I don't know if any of you ever read or heard about this, scientists say people kill or hurt others because their chemical imbalance is off. I think it's a BS. Something about a small part of their brain being smaller than an average brain. I don't find that true. Rich, middle class and/or poor, there's an abuser in any class.
 
AJ-

Thanks for your perspective. You must be a very strong woman emotionally, not just physically, to cope with your line of work.

Having lived with an abuser for 21 years, I agree, men do it because they get away with it. It took years for me to gain the confidence, through counseling, to set my boundaries. Thankfully, Florida had just adopted the law which protects family abuse victims. All I had to do was call the police and explain what happened. I did not have to show any bruises or marks. The minute I had my ex arrested the first time, he stopped abusing me physically. The control he showed physically just shifted to even more verbal abuse. During that time I set up a solid plan for leaving and followed through. I found out there is life after living through hell.
 
Candi - yours is a sobering story, and it took guts for you to post it here.

I'd like, for other readers, to emphasize a point you made in the last part of your post: HAVE A PLAN FOR LEAVING AN ABUSIVE RELATIONSHIP.

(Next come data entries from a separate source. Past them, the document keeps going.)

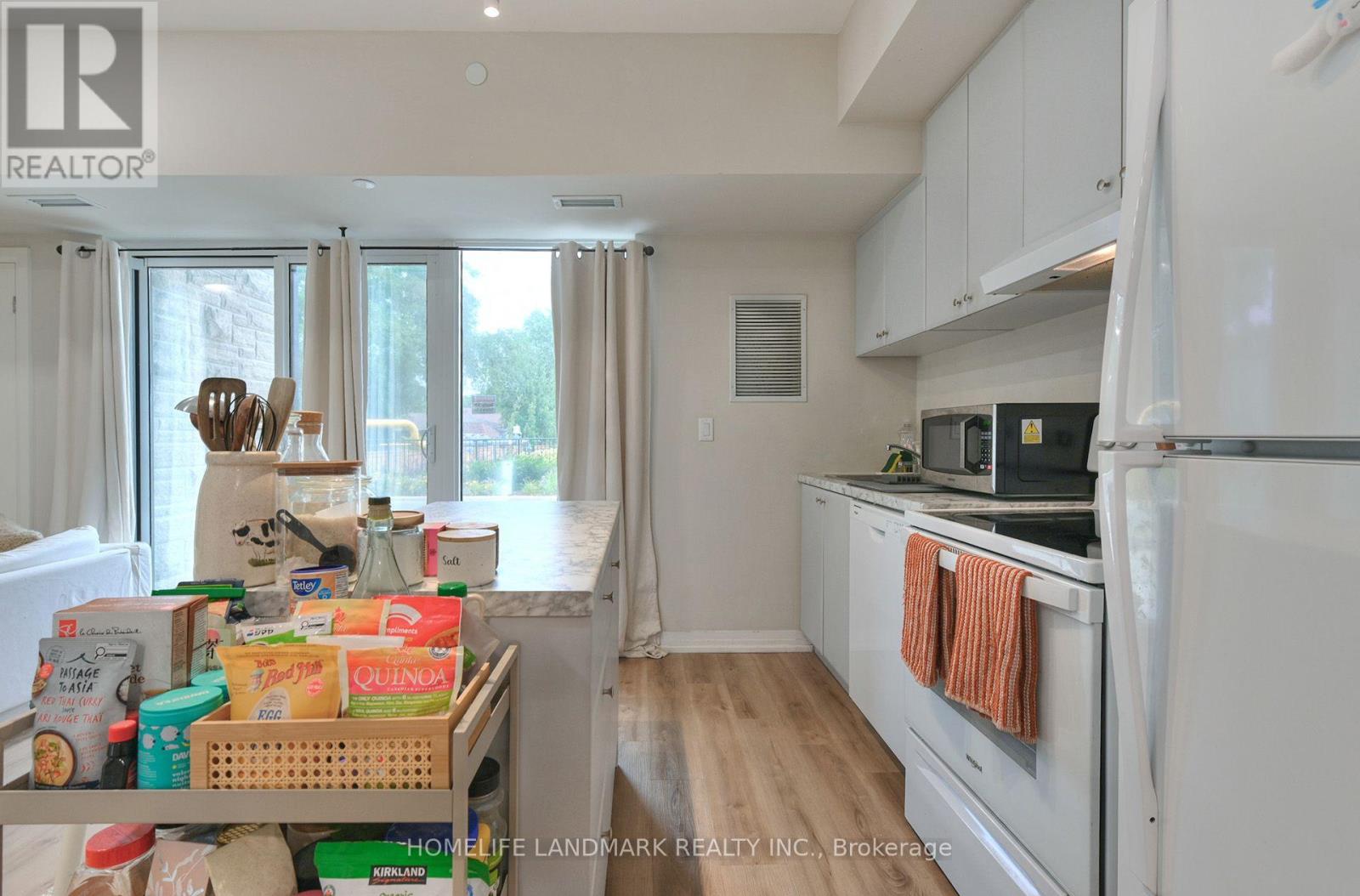 #115 - 50 Herrick Avenue, St. Catharines, Ontario  L2P 2T9 - Photo 5 - X13683368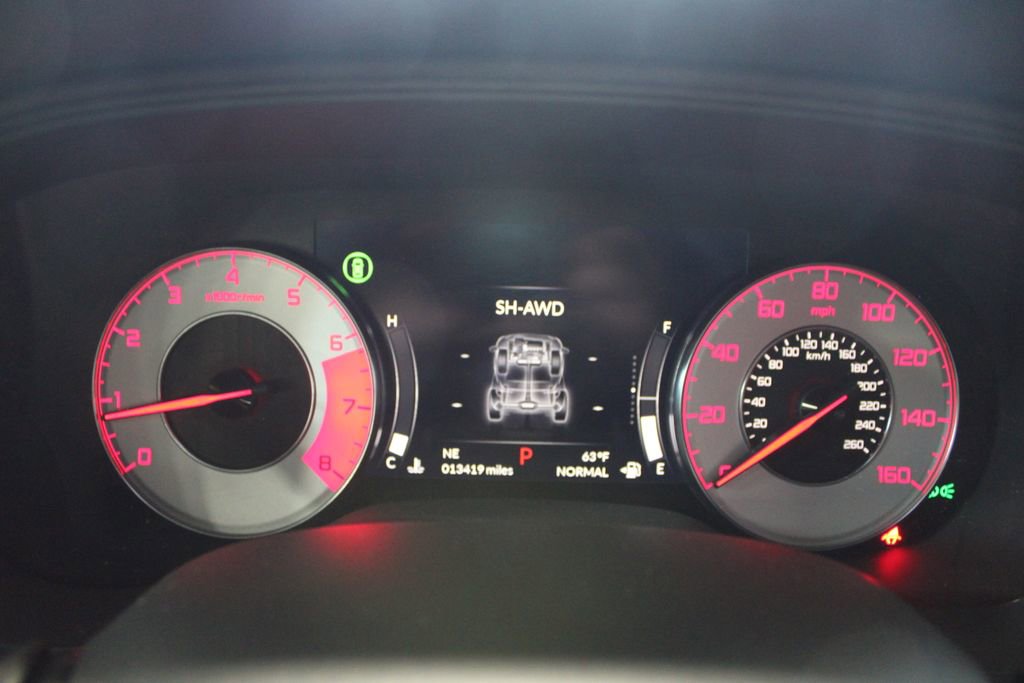 Used 2022 Acura TLX Type S AWD/4WD image 38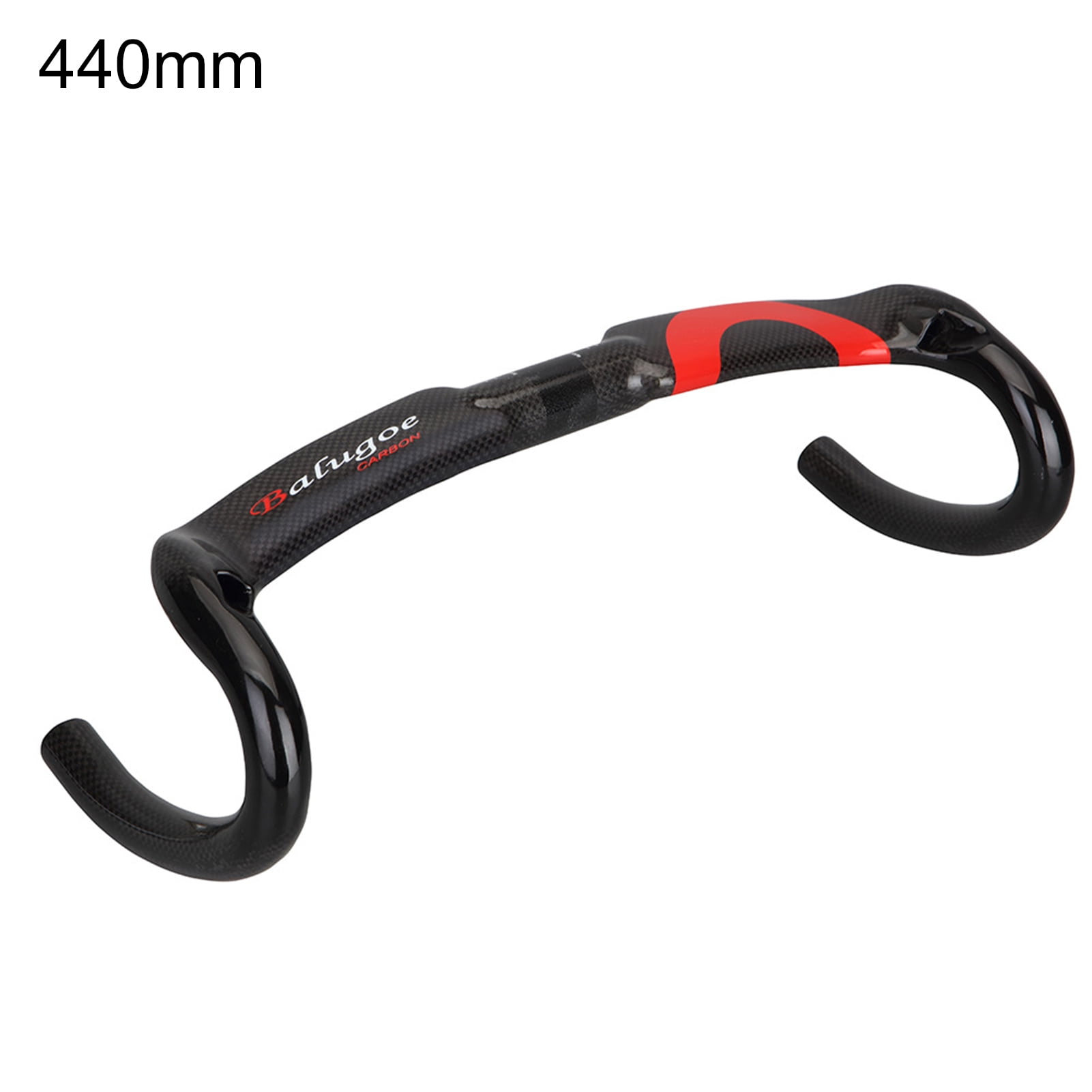 Bicycle Drop Handlebars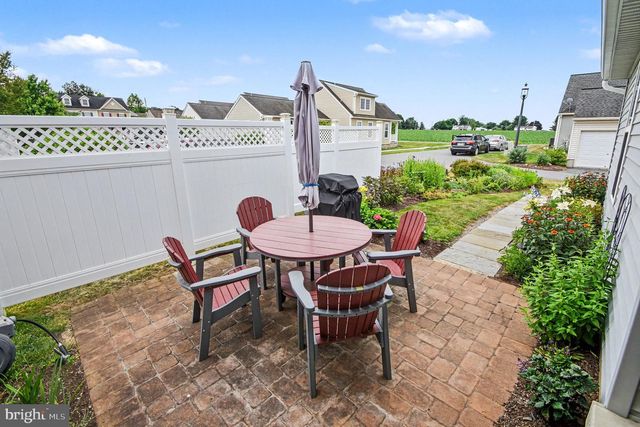 121 N YEINGST DR, Elverson, PA 19520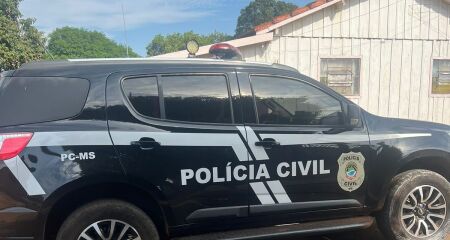 Homem é preso em flagrante por abuso sexual e agressão de adolescente em Vicentina 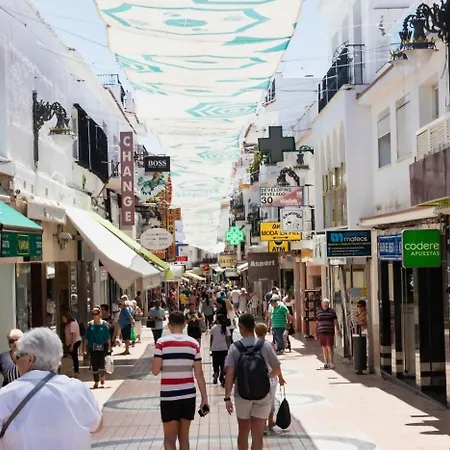 Apartmán Sr Centro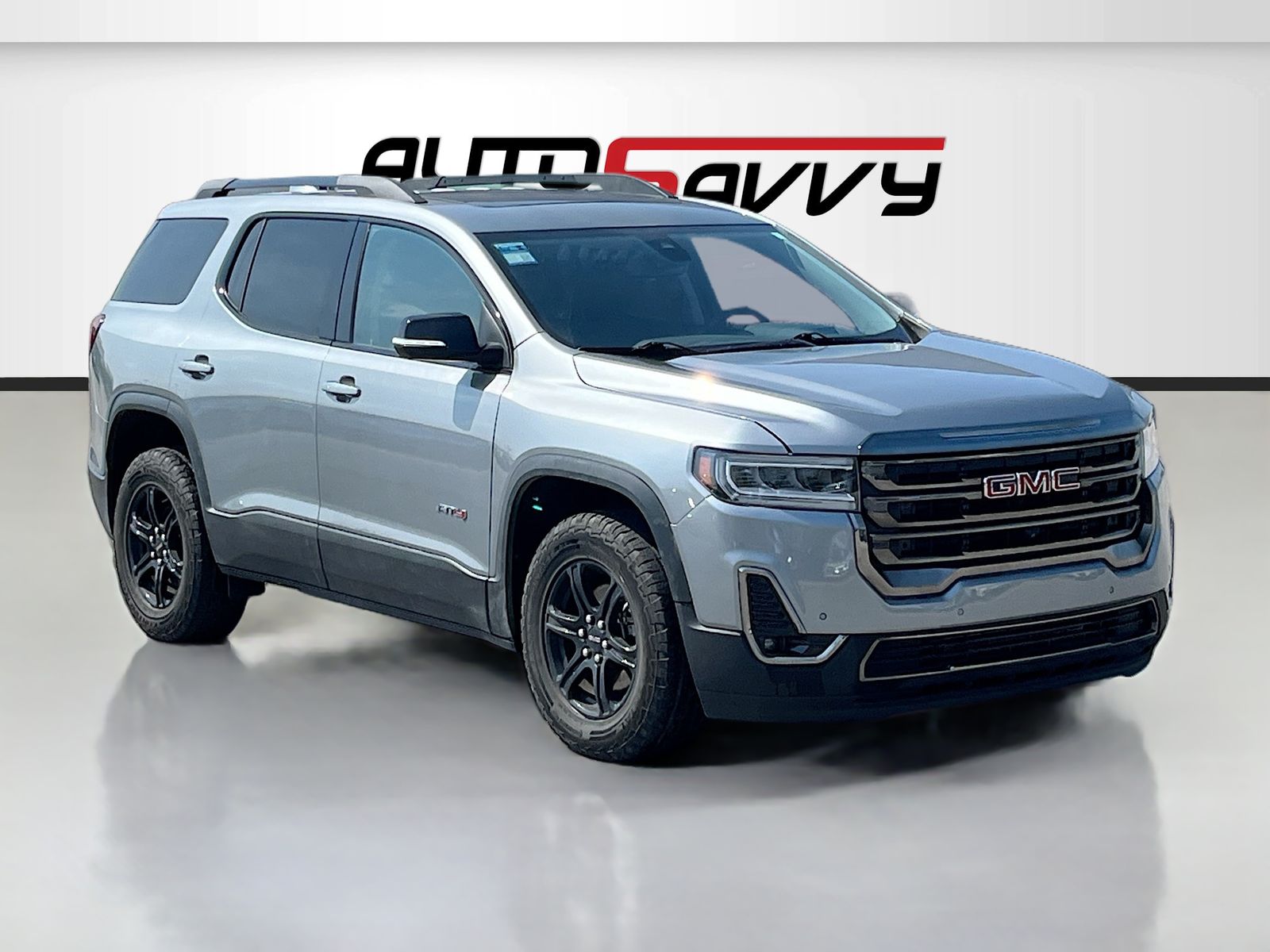 2023 GMC Acadia AT4 AWD's photo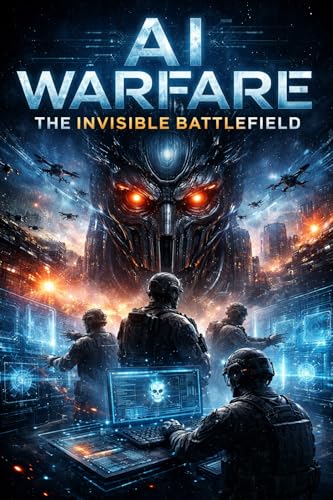 AI Warfare: The Invisible Battlefield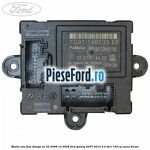 Modul usa fata stanga an 05/2008-10/2008 Ford Galaxy 2007-2014 2.0 TDCi 130 cp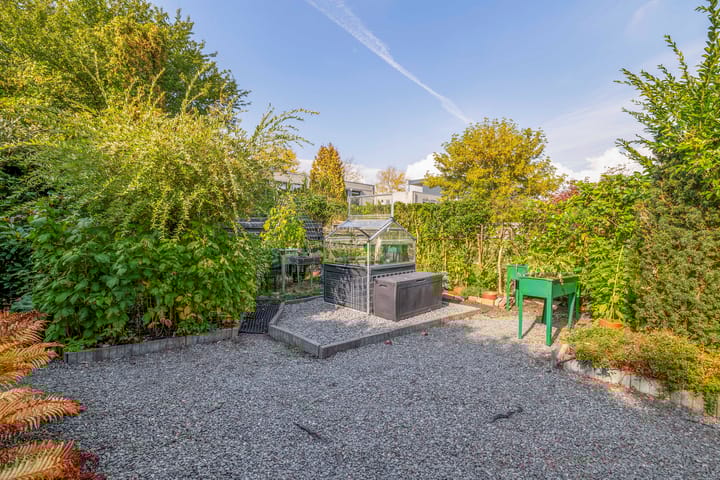 Foto 22 van Crouwelstraat 25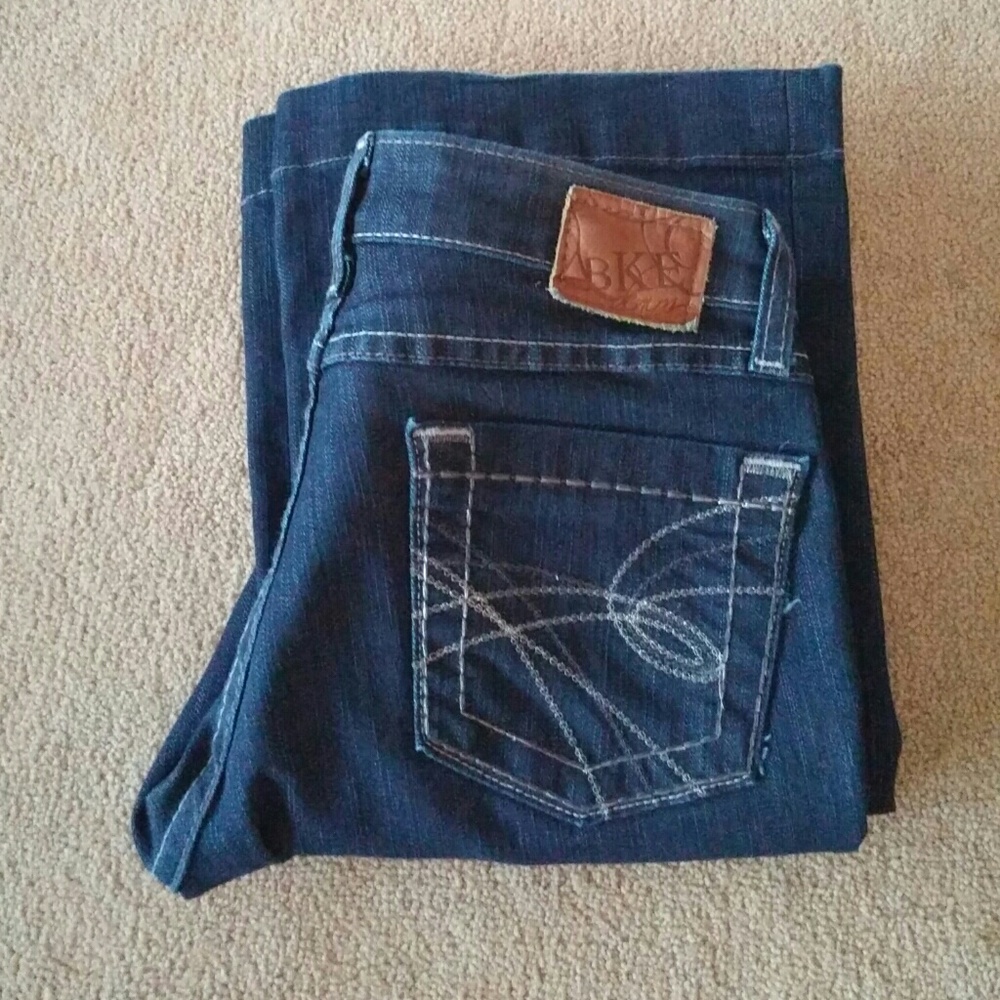 BKE jean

There is a very concept in domestic violence analysis called "separation violence". When a long-term domestic violence victim finally decides that s/he wants to leave that relationship for good and all, that can be the most dangerous time for him/her. Remember - abusers need to abuse, they need their punching bags, they need to control their victims, and when they perceive that their victims are truly out the door, that's when homicides can occur.

Be smart, be level headed, get some good systemic support in your corner, and do what you need to do to leave the relationship SAFELY. There is life after a relationship of this kind, but never underestimate what an abuser is capable of, even if s/he doesn't plan it like Peterson did.